>> begin

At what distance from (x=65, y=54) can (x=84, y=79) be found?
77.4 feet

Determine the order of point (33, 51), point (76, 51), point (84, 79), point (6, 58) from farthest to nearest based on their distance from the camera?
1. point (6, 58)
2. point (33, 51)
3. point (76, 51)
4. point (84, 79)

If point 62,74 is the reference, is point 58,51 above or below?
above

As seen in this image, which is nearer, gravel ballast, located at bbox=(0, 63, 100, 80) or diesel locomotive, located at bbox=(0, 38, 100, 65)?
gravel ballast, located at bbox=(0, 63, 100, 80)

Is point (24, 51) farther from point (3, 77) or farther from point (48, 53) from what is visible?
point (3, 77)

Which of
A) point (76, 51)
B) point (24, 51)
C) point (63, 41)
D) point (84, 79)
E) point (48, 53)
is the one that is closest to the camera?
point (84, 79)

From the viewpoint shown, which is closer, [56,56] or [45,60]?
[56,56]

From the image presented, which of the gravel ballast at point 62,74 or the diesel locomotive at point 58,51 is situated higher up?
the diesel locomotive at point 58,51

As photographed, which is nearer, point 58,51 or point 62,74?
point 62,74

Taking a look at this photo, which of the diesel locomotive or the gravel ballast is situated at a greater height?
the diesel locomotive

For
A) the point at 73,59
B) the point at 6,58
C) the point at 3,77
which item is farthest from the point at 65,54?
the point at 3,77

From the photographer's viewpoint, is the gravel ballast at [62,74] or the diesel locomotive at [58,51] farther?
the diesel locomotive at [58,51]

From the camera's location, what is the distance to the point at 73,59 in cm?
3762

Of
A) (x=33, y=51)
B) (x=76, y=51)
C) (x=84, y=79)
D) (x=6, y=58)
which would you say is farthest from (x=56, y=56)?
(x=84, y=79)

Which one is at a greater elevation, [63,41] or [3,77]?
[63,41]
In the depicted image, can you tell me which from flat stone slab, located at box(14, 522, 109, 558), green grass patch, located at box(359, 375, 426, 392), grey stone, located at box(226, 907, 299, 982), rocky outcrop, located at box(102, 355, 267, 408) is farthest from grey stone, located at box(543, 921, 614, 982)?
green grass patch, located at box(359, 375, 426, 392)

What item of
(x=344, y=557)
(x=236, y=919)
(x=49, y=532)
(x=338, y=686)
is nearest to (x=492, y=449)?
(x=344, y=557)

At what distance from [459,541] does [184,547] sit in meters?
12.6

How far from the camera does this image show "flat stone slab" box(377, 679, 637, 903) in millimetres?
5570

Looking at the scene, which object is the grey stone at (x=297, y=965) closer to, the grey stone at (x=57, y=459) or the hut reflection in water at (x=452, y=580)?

>> end

#### [What is needed]
Please recast all of the records above as a single numbered list, leaving out the blank lines.

#### [Task answer]
1. At what distance from (x=65, y=54) can (x=84, y=79) be found?
2. 77.4 feet
3. Determine the order of point (33, 51), point (76, 51), point (84, 79), point (6, 58) from farthest to nearest based on their distance from the camera?
4. 1. point (6, 58)
5. 2. point (33, 51)
6. 3. point (76, 51)
7. 4. point (84, 79)
8. If point 62,74 is the reference, is point 58,51 above or below?
9. above
10. As seen in this image, which is nearer, gravel ballast, located at bbox=(0, 63, 100, 80) or diesel locomotive, located at bbox=(0, 38, 100, 65)?
11. gravel ballast, located at bbox=(0, 63, 100, 80)
12. Is point (24, 51) farther from point (3, 77) or farther from point (48, 53) from what is visible?
13. point (3, 77)
14. Which of
15. A) point (76, 51)
16. B) point (24, 51)
17. C) point (63, 41)
18. D) point (84, 79)
19. E) point (48, 53)
20. is the one that is closest to the camera?
21. point (84, 79)
22. From the viewpoint shown, which is closer, [56,56] or [45,60]?
23. [56,56]
24. From the image presented, which of the gravel ballast at point 62,74 or the diesel locomotive at point 58,51 is situated higher up?
25. the diesel locomotive at point 58,51
26. As photographed, which is nearer, point 58,51 or point 62,74?
27. point 62,74
28. Taking a look at this photo, which of the diesel locomotive or the gravel ballast is situated at a greater height?
29. the diesel locomotive
30. For
31. A) the point at 73,59
32. B) the point at 6,58
33. C) the point at 3,77
34. which item is farthest from the point at 65,54?
35. the point at 3,77
36. From the photographer's viewpoint, is the gravel ballast at [62,74] or the diesel locomotive at [58,51] farther?
37. the diesel locomotive at [58,51]
38. From the camera's location, what is the distance to the point at 73,59 in cm?
39. 3762
40. Of
41. A) (x=33, y=51)
42. B) (x=76, y=51)
43. C) (x=84, y=79)
44. D) (x=6, y=58)
45. which would you say is farthest from (x=56, y=56)?
46. (x=84, y=79)
47. Which one is at a greater elevation, [63,41] or [3,77]?
48. [63,41]
49. In the depicted image, can you tell me which from flat stone slab, located at box(14, 522, 109, 558), green grass patch, located at box(359, 375, 426, 392), grey stone, located at box(226, 907, 299, 982), rocky outcrop, located at box(102, 355, 267, 408) is farthest from grey stone, located at box(543, 921, 614, 982)?
50. green grass patch, located at box(359, 375, 426, 392)
51. What item of
52. (x=344, y=557)
53. (x=236, y=919)
54. (x=49, y=532)
55. (x=338, y=686)
56. is nearest to (x=492, y=449)?
57. (x=344, y=557)
58. At what distance from [459,541] does [184,547] sit in meters?
59. 12.6
60. How far from the camera does this image show "flat stone slab" box(377, 679, 637, 903) in millimetres?
61. 5570
62. Looking at the scene, which object is the grey stone at (x=297, y=965) closer to, the grey stone at (x=57, y=459) or the hut reflection in water at (x=452, y=580)?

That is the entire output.